No one, least of all the scientists who helped in the so-called Green Revolution of the past 40 years, will say this success has come without any costs. It has. Chemical sprays have left their indelible mark on wildlife, genetic diversity has been lost in the drive for monocultural efficiency and pests have fought back by becoming resistant to the artificial toxins we threw at them.

Yet to do nothing would have meant certain disaster for the human species. Charles is old enough to remember the doom-merchants of the 1960s who predicted mass starvation and social collapse as a result of famines and food shortages. They calculated that the food production techniques of 40 years ago would not sustain a world population growing at such a rate. The Green Revolution has run its course. More and more chemical fertilisers have now to be added to a crop to achieve the same yields; agricultural land and water supplies are becoming more scarce in the world, yet the global population is set to rise from six billion to nine billion within the next 50 years.

GE technology offers the most promising solution in that it allows better crops to be developed more quickly than is possible by conventional breeding.

The technology can lower our reliance on chemical sprays. Maarten Chrispeels, professor of plant biology at the University of California in San Diego says that the planting in 1998 of GE crops in the US resulted in a "12 per cent decline in pesticide use." Eliminating the recently identified gene that causes "pod shattering" in oil-bearing canola seeds meant farmers could double yields. GE technology should allow canola seed farmers to grow crops on half the land they once used, so using half as much fertiliser and pesticide.

GE technology can improve human health even more directly. Natural toxins produced by moulds can be highly lethal. Mycotoxins on organically grown nuts have killed thousands of people. American scientists have found that GE corn contains lower levels of mycotoxins because the grain is less prone to insect damage, which has allowed moulds to grow more easily on the grain.

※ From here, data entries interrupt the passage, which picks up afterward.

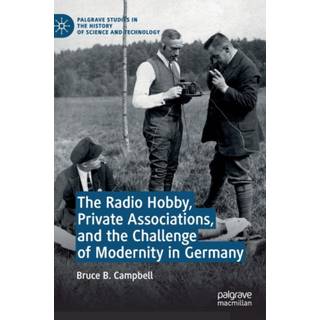 The Radio Hobby, Private Associations, and the Challenge of Modernity in Germany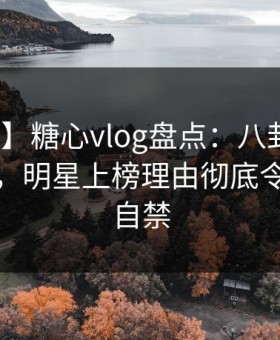 【爆料】糖心vlog盘点：八卦10个惊人真相，明星上榜理由彻底令人情不自禁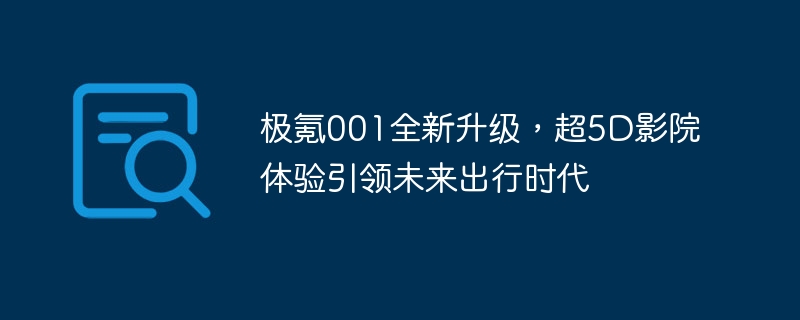 極氪001全新升級，超5D影院體驗引領未來出遊時代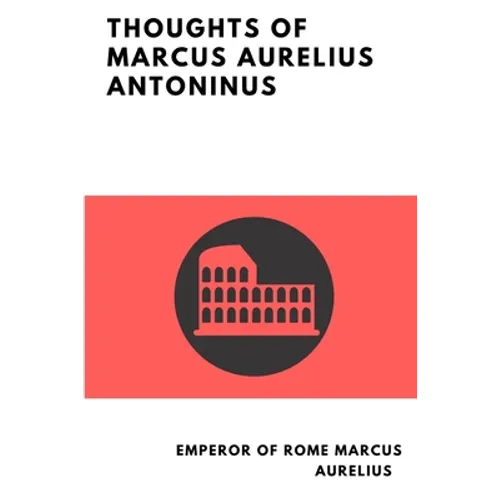 Thoughts of Marcus Aurelius Antoninus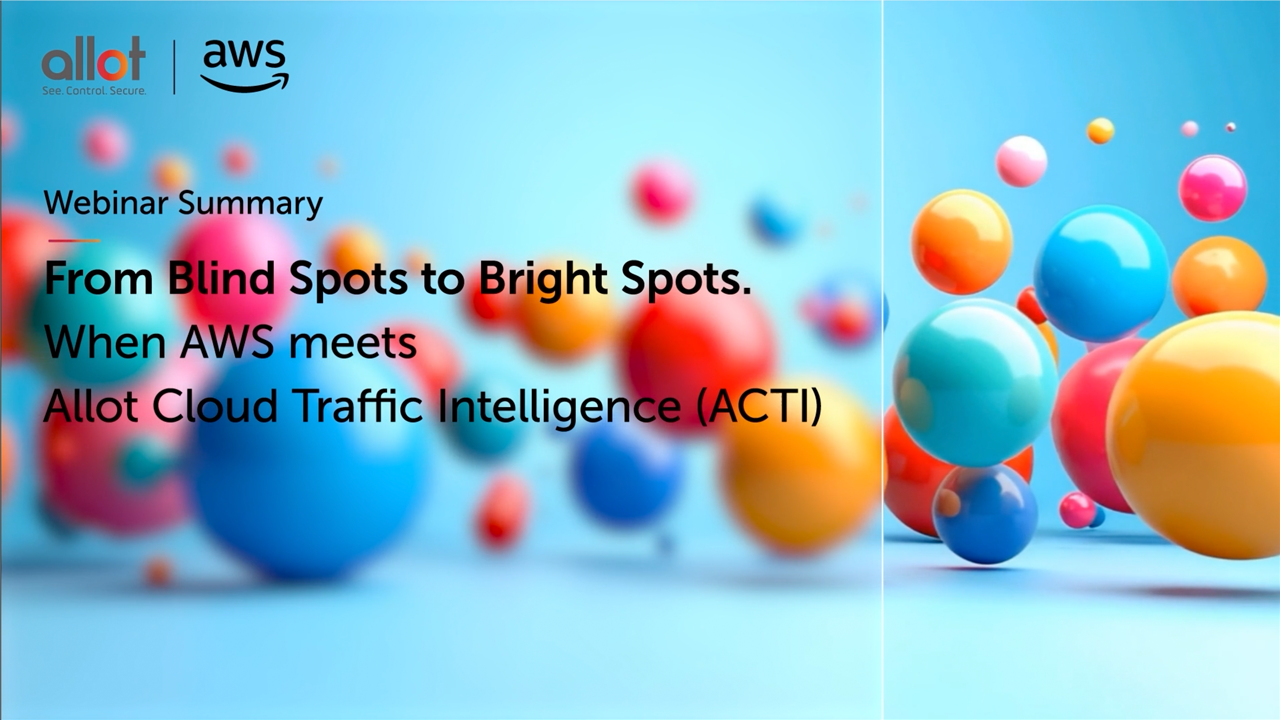 From Blind Spots to Bright Spots. When AWS Meets Allot Cloud Traffic Intelligence (ACTI)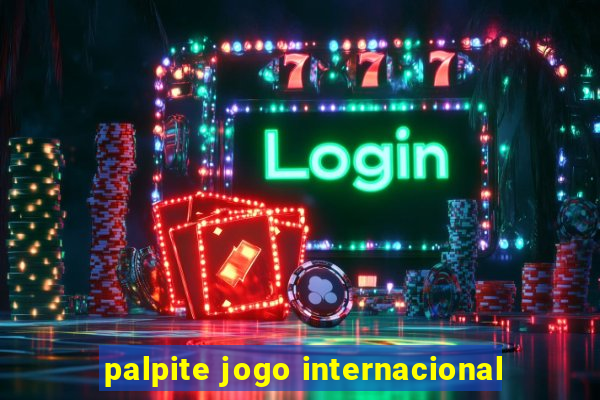 palpite jogo internacional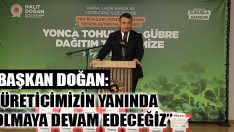 Başkan Doğan, “Üreticimizin Yanında Olmaya Devam Edeceğiz”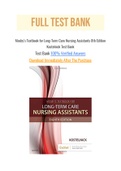 Mosby’s Textbook for Long-Term Care Nursing Assistants 8th Edition Kostelnick Test Bank with Question and Answers, From Chapter 1 to 46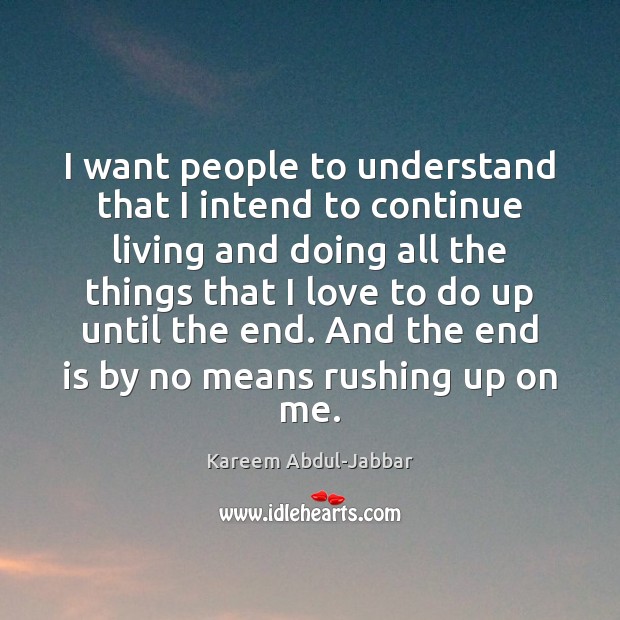 I want people to understand that I intend to continue living and Kareem Abdul-Jabbar Picture Quote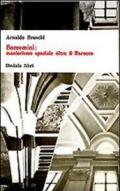 Borromini: manierismo spaziale oltre il barocco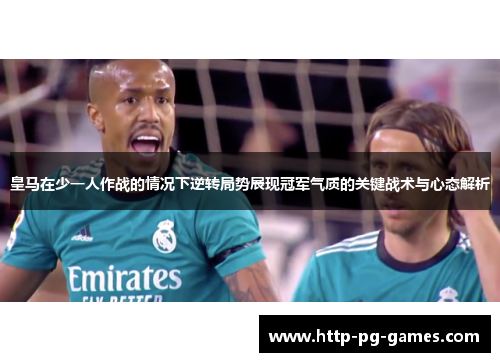 皇马在少一人作战的情况下逆转局势展现冠军气质的关键战术与心态解析 皇马在少一人作战的情况下逆转局势展现冠军气质的关键战术与心态解析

Scientists also plan to produce edible vaccines in plants, a simple, sterile way of delivering a vital medicine to children in the developing world. Infant diarrhoea caused by intestinal infections probably kills more babies than any other single disease. A GE vegetable or fruit bearing an entertoxin vaccine is a potential life-saver. GE rice enriched with vitamin A promises to prevent blindness in children in the developing world.

Unnatural, artificial and synthetic as GE technology is, we cannot afford to ignore its benefits. If every farmer was to till the land in the same, organic fashion as the Duchy of Cornwall there would only be enough food to feed about four billion people in the world - about two billion short of the current total. We have no choice but to continue our age-old struggle against the limits of Nature. We cannot rely on God to do it for us.